* 作業内容
「which is furthest」を含む行から「How widely are」を含む行までについて、「closer」を「nearer」に置き換えたうえで再掲してください。それ以外の箇所は一切変更しないでください。

---------- 元の記録

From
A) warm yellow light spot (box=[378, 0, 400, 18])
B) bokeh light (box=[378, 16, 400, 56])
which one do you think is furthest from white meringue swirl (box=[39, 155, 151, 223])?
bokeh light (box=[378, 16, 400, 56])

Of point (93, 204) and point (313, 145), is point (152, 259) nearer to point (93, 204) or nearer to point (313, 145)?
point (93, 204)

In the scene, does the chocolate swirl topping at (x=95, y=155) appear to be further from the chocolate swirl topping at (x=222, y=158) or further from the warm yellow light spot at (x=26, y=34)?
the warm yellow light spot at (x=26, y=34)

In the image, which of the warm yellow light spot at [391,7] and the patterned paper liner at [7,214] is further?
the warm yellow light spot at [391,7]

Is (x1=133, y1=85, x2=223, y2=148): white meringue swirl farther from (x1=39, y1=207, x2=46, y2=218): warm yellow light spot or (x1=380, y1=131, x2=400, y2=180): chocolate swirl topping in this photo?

--------------------
---------- 元の記録

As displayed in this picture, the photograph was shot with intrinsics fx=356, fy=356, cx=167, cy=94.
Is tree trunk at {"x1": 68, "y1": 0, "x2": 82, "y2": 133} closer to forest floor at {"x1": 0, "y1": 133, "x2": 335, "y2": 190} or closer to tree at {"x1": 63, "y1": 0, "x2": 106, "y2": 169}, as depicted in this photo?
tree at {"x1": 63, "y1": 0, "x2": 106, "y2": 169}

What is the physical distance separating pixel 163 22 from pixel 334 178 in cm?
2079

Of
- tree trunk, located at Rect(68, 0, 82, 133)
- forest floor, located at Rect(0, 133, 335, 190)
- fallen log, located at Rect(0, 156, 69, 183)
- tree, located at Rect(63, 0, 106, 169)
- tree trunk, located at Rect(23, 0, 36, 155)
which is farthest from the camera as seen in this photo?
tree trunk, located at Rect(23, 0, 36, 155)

--------------------
---------- 元の記録

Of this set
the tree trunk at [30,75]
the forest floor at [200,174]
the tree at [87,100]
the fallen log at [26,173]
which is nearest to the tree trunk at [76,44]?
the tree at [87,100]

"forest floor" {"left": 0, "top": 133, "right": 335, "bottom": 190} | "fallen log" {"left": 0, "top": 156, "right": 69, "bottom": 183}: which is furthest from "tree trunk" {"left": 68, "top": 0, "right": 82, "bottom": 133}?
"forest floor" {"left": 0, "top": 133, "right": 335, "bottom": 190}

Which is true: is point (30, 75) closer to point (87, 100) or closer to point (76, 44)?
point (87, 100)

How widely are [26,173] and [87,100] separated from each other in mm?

--------------------

* 解答例
"forest floor" {"left": 0, "top": 133, "right": 335, "bottom": 190} | "fallen log" {"left": 0, "top": 156, "right": 69, "bottom": 183}: which is furthest from "tree trunk" {"left": 68, "top": 0, "right": 82, "bottom": 133}?
"forest floor" {"left": 0, "top": 133, "right": 335, "bottom": 190}

Which is true: is point (30, 75) nearer to point (87, 100) or nearer to point (76, 44)?
point (87, 100)

How widely are [26,173] and [87,100] separated from each other in mm?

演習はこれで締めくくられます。